Coin shows and coin clubs may be struggling due to the coronavirus pandemic, but this isn’t so for the rare coin market. Auction and over-the-counter activity are about as hot as hot can be. Named collections such as those pedigreed to Bob Simpson or Larry H. Miller are challenging to overlook. Coins that almost never become available are now being offered with increasing frequency. How often does an 1804 silver dollar become available?
Don’t overlook the non-collecting general public seeing the headlines surrounding when such a classic rarity is offered for sale. What this highlights is that the scarce to rare section of the U.S. coin market is being encouraged by an increasingly aggressive group of buyers. Some of these buyers may be simply astute investors, but many are collectors taking the unusual opportunity to bid on these truly rare coins.

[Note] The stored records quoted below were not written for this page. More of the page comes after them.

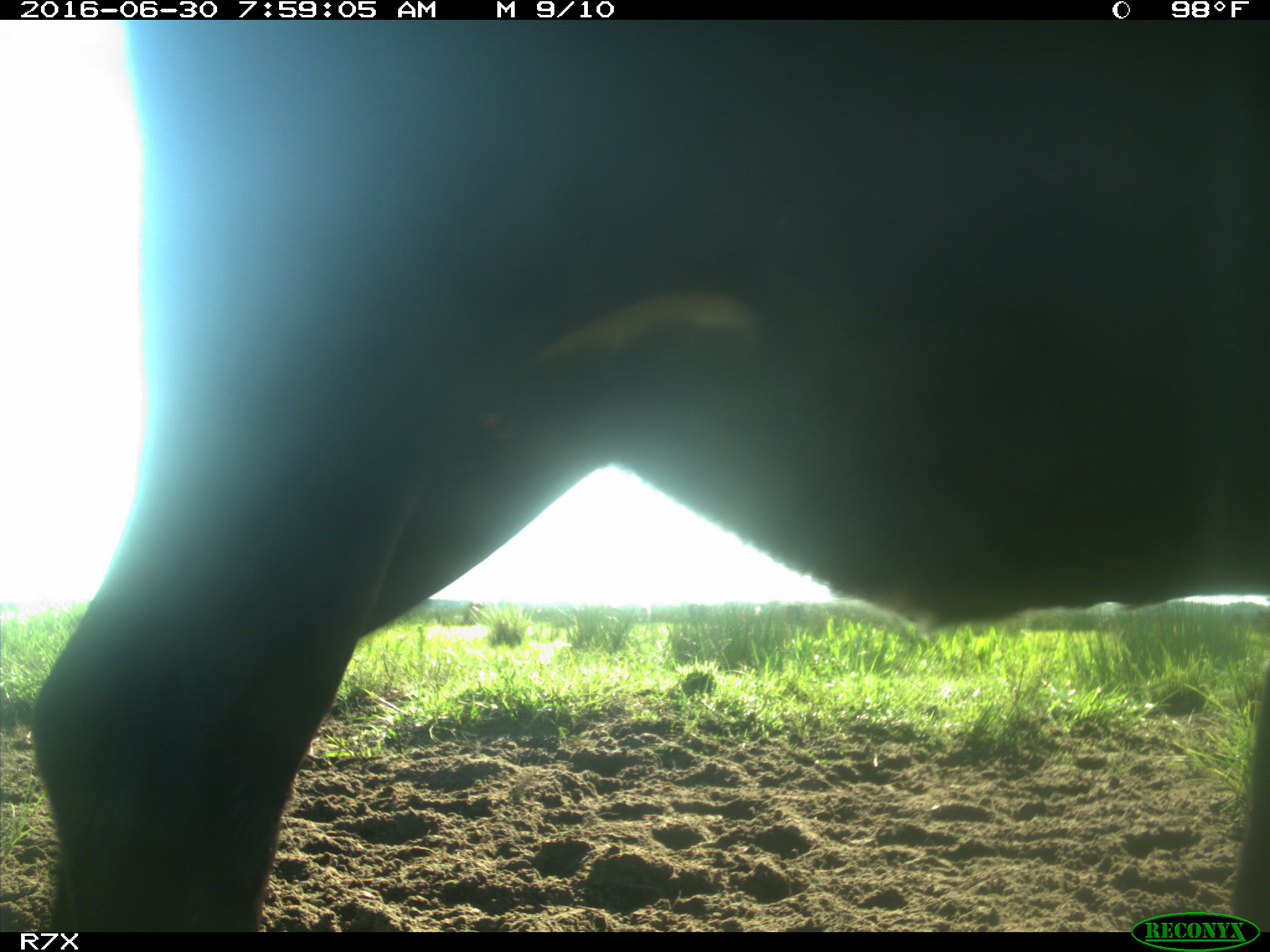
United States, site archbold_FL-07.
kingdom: Animalia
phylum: Chordata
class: Mammalia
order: Artiodactyla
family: Bovidae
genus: Bos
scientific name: Bos taurus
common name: domestic cow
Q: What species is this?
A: Bos taurus (domestic cow).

No one is quite certain why the “other end” of the market, that being bullion and bullion-impacted coins are in the doldrums, but a lagging precious metals market coupled with a spirited election cycle and a sagging stock market are the likely culprits rather than a lack of interest among collectors and speculators. This is important, because for the past 10 years all collectibles, not only coins, had been out of favor with the general public. Fine art fared better, but not by much. Coins are now considered to be one of the leading alternate asset markets, regardless of which sector the collector has an interest in. Is it a good time to be a collector? You bet it is.